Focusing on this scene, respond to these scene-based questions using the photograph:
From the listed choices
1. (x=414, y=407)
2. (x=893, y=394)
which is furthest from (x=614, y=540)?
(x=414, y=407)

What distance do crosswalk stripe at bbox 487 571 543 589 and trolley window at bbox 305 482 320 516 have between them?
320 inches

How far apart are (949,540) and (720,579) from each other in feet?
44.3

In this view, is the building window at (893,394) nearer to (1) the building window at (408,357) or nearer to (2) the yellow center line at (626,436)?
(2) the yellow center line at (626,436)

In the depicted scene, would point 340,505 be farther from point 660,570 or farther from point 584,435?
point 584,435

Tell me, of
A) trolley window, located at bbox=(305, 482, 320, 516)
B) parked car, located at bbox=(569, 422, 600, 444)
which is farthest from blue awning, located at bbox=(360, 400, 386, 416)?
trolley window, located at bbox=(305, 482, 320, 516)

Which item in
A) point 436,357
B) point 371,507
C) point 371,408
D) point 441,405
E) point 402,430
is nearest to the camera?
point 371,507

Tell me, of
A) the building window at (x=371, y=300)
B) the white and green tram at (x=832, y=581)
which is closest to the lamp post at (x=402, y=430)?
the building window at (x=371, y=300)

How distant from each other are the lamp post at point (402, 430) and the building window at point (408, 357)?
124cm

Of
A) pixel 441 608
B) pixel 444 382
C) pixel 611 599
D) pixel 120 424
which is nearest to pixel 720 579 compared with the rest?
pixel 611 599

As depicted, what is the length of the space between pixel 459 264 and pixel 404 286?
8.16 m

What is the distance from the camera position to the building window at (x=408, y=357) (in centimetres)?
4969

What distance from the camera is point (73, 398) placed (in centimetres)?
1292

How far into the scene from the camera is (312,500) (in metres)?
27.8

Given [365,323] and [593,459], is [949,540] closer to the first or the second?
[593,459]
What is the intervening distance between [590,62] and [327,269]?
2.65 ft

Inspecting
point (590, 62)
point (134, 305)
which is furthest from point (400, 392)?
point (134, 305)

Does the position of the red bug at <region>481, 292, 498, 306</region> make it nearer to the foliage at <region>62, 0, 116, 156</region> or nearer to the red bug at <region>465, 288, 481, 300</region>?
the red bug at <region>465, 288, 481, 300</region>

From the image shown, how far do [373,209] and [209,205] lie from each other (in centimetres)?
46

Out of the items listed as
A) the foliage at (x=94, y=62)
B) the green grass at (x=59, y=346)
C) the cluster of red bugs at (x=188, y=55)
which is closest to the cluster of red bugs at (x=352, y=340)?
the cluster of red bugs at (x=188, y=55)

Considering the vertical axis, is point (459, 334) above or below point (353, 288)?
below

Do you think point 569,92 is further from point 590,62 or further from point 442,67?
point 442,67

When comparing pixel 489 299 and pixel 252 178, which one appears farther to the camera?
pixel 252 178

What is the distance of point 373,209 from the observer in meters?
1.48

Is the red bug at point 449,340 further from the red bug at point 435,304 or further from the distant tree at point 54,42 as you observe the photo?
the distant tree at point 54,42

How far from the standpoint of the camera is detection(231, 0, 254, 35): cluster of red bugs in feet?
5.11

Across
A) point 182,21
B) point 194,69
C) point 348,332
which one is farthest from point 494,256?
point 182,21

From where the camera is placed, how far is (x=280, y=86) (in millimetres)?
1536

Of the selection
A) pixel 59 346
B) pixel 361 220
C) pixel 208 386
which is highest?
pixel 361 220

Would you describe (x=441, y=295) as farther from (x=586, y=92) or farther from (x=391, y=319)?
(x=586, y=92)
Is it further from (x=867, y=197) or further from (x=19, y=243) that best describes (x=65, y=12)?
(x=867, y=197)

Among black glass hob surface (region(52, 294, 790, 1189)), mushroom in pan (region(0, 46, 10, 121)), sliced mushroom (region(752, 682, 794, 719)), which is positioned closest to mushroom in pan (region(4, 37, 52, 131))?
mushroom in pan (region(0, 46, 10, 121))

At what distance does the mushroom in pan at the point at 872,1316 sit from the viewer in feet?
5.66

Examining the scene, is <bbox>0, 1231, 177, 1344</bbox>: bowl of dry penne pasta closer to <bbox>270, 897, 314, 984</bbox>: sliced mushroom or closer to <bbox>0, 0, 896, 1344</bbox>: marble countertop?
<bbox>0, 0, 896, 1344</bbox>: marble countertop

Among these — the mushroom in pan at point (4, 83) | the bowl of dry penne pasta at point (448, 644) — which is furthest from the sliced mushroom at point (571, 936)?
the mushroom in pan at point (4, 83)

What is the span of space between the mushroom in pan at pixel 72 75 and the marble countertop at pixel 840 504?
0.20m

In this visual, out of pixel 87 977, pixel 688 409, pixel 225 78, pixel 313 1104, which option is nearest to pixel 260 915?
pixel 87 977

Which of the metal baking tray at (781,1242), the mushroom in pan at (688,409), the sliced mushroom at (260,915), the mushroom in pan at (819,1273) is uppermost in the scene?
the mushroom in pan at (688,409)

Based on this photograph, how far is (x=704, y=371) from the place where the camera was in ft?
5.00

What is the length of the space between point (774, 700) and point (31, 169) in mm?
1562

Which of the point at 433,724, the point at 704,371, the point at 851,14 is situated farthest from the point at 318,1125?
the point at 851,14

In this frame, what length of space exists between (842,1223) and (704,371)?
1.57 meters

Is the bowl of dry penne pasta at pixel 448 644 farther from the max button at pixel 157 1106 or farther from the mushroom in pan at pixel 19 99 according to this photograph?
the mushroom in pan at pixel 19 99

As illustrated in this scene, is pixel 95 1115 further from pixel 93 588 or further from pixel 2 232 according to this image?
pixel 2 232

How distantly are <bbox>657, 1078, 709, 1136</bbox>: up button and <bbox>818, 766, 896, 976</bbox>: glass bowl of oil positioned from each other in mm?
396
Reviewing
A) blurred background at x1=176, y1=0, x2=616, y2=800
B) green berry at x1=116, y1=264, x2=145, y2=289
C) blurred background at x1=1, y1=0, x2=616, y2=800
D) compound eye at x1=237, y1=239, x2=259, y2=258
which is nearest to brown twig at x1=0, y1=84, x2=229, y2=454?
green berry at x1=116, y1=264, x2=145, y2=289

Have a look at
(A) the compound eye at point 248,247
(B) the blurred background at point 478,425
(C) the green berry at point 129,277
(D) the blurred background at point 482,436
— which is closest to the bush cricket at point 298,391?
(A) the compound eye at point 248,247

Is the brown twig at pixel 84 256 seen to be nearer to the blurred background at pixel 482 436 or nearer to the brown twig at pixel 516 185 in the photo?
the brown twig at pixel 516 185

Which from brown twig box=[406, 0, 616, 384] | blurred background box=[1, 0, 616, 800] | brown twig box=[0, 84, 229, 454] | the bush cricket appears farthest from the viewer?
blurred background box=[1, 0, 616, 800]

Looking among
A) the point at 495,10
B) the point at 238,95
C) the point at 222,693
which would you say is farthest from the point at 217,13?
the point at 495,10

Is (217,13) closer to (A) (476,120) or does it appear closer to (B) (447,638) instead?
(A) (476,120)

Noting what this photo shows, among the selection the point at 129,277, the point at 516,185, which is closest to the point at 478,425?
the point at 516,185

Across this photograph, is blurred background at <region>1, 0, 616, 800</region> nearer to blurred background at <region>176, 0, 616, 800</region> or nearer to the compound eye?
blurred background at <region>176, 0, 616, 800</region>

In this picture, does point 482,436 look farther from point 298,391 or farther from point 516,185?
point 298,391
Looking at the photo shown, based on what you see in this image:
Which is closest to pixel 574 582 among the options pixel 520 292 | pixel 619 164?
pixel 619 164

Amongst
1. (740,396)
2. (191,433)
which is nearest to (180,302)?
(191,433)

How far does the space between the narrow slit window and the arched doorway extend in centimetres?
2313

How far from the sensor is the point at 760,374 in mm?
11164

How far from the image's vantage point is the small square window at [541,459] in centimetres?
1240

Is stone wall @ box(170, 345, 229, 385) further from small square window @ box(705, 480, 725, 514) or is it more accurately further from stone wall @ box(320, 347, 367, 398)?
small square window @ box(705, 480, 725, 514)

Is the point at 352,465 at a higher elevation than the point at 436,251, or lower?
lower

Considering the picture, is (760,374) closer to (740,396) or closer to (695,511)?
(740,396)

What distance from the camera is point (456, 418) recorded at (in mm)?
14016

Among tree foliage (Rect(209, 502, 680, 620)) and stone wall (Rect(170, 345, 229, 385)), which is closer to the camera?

--------------------------------------------------

_Problem description_:
Please pull out every line of the data above that contains the word "yellow" and copy each one in full. Case counts, so only lines that match the word's case qualify.

_Worked solution_:
In this view, is the building window at (893,394) nearer to (1) the building window at (408,357) or nearer to (2) the yellow center line at (626,436)?
(2) the yellow center line at (626,436)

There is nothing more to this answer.